** Task objective **
Transcribe the whole listing without a single picture.

** Data section **
[Start of Attachment]

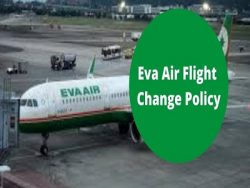 How Do I Check My Status with EVA Air?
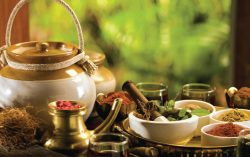 Government taken steps for ensuring quality in supply of traditional medicine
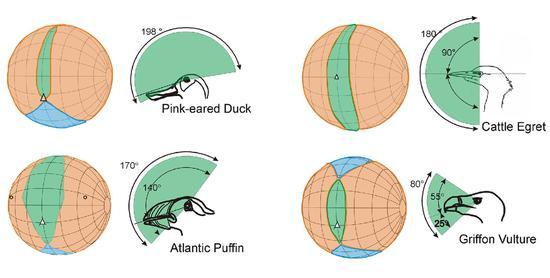 不同的鸟类,立体视觉、单眼视觉和视觉盲区的范围并不相同(图片来源于网络)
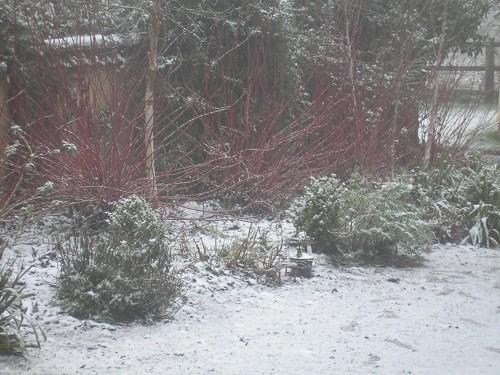 Cornus in the snow.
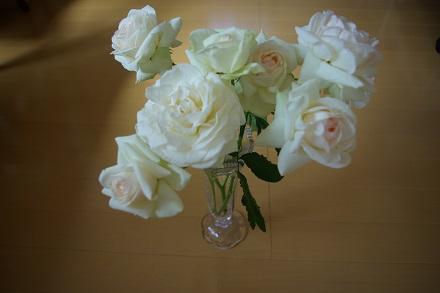 rie家の薔薇。すってき~。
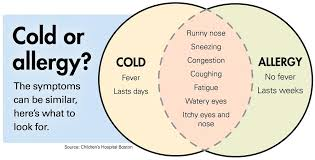 Cold Vs Allergy Symptoms Chart Flavors Of Spring Misery How Allergies Differ From Colds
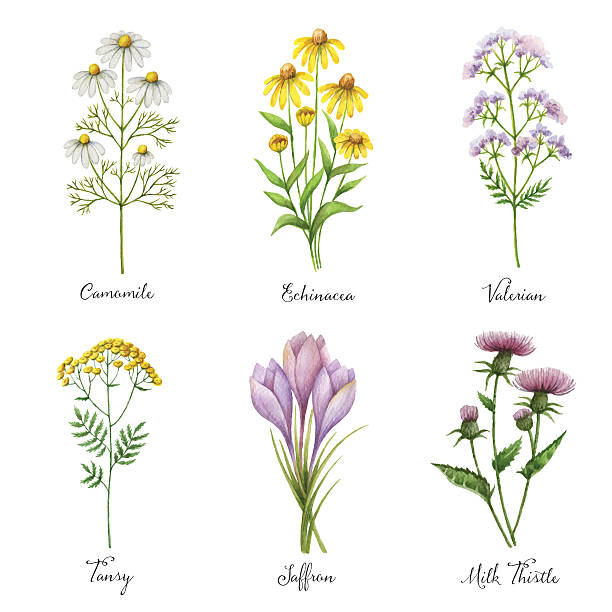 Watercolor hand painted vector set with medical herbs and plants. Watercolor hand painted vector set with medical herbs and plants. The perfect design for greeting card, medicine, packaging, kitchen decor, cosmetics, natural and organic products. chamomile plant stock illustrations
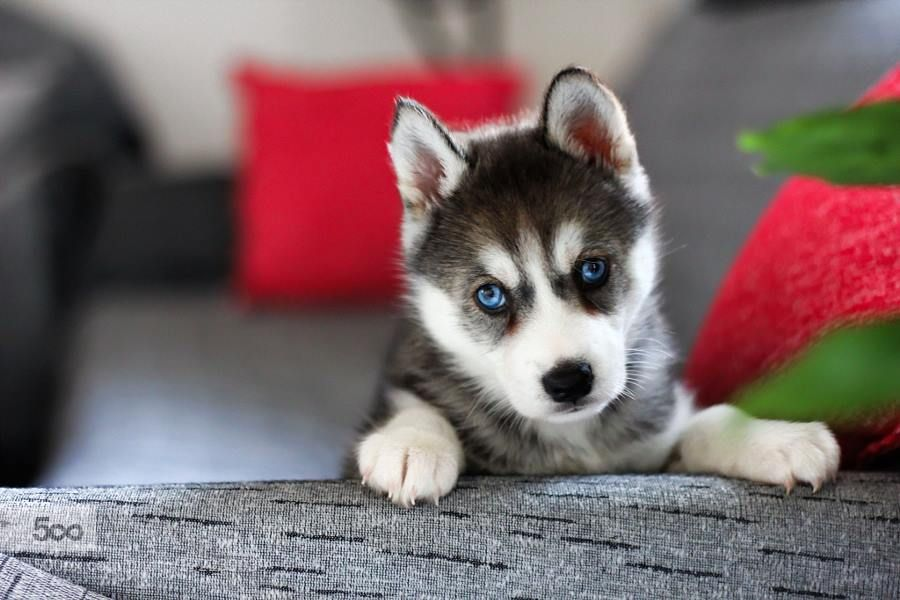 Blue Eyes Via 500px Husky With Blue Eyes Cute Animals Animals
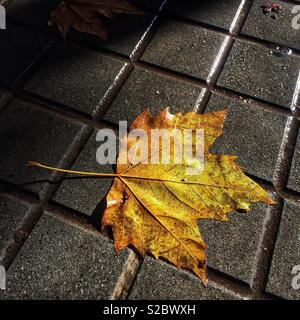 Orange leaf on a wet pavement in Barcelona city, Catalonia - Stock Image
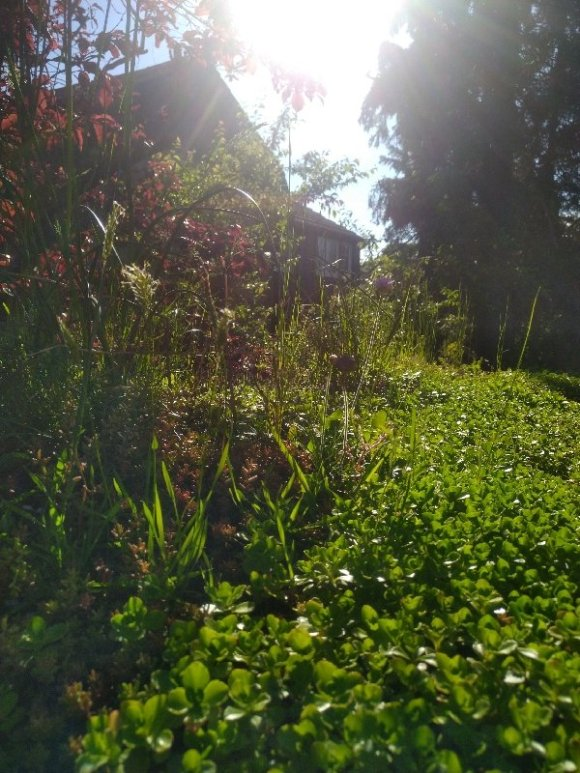 A close up of a green roof with wildflowers on the left and sedum on the right.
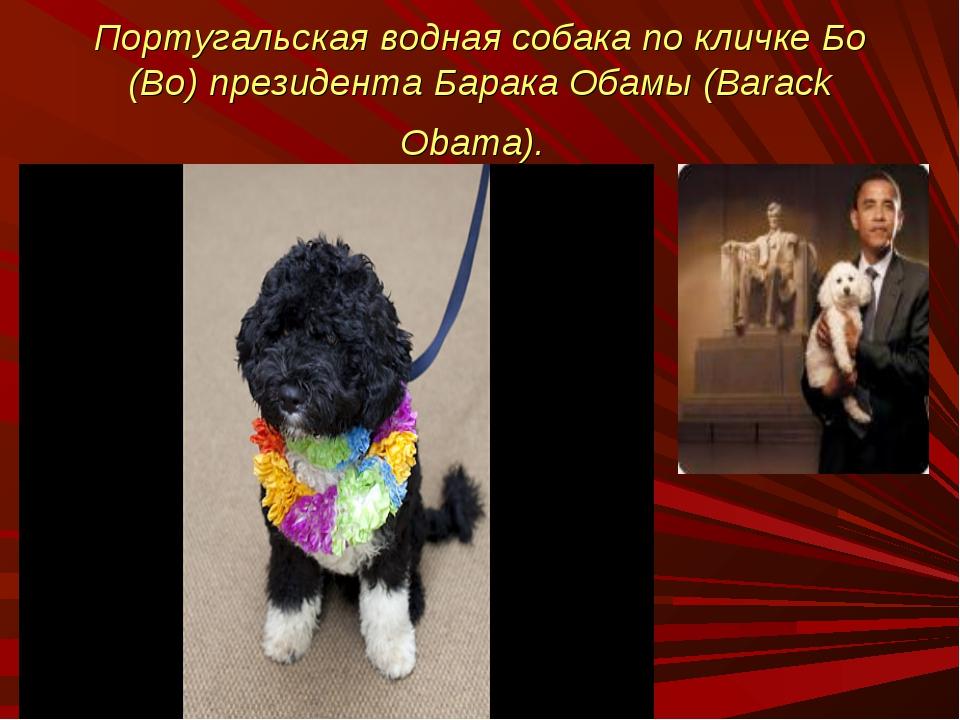 Португальская водная собака по кличке Бо (Bo) президента Барака Обамы (Barack...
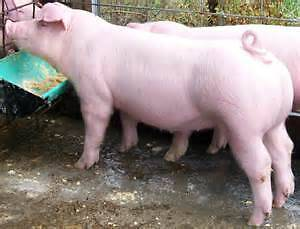 Pigs gilts porkers for sale Inverell Inverell Area Preview
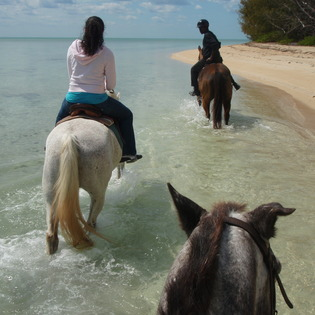 Windsor Equestrian Centre & Happy Trails Stables, New Providence, The Bahamas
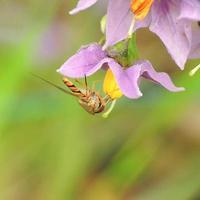 marmelade zweven vliegen in bloei foto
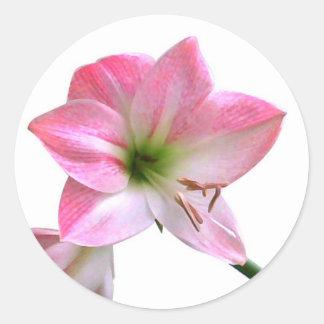 Amaryllis Flower Classic Round Sticker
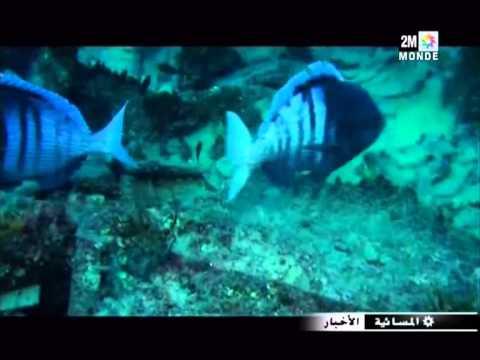بناء أكبر حوض للسمك في مدينة الدار البيضاء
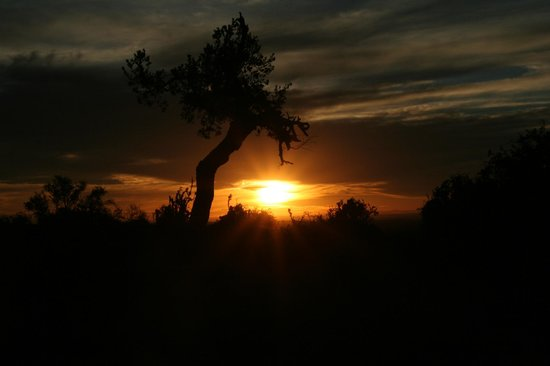 Kuzuko Lodge: Afrikanischer Sonnenuntergang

[End of Attachment]

** Exercise output **
 How Do I Check My Status with EVA Air?
 Government taken steps for ensuring quality in supply of traditional medicine
 不同的鸟类,立体视觉、单眼视觉和视觉盲区的范围并不相同(图片来源于网络)
 Cornus in the snow.
 rie家の薔薇。すってき~。
 Cold Vs Allergy Symptoms Chart Flavors Of Spring Misery How Allergies Differ From Colds
 Watercolor hand painted vector set with medical herbs and plants. Watercolor hand painted vector set with medical herbs and plants. The perfect design for greeting card, medicine, packaging, kitchen decor, cosmetics, natural and organic products. chamomile plant stock illustrations
 Blue Eyes Via 500px Husky With Blue Eyes Cute Animals Animals
 Orange leaf on a wet pavement in Barcelona city, Catalonia - Stock Image
 A close up of a green roof with wildflowers on the left and sedum on the right.
 Португальская водная собака по кличке Бо (Bo) президента Барака Обамы (Barack...
 Pigs gilts porkers for sale Inverell Inverell Area Preview
 Windsor Equestrian Centre & Happy Trails Stables, New Providence, The Bahamas
 marmelade zweven vliegen in bloei foto
 Amaryllis Flower Classic Round Sticker
بناء أكبر حوض للسمك في مدينة الدار البيضاء
 Kuzuko Lodge: Afrikanischer Sonnenuntergang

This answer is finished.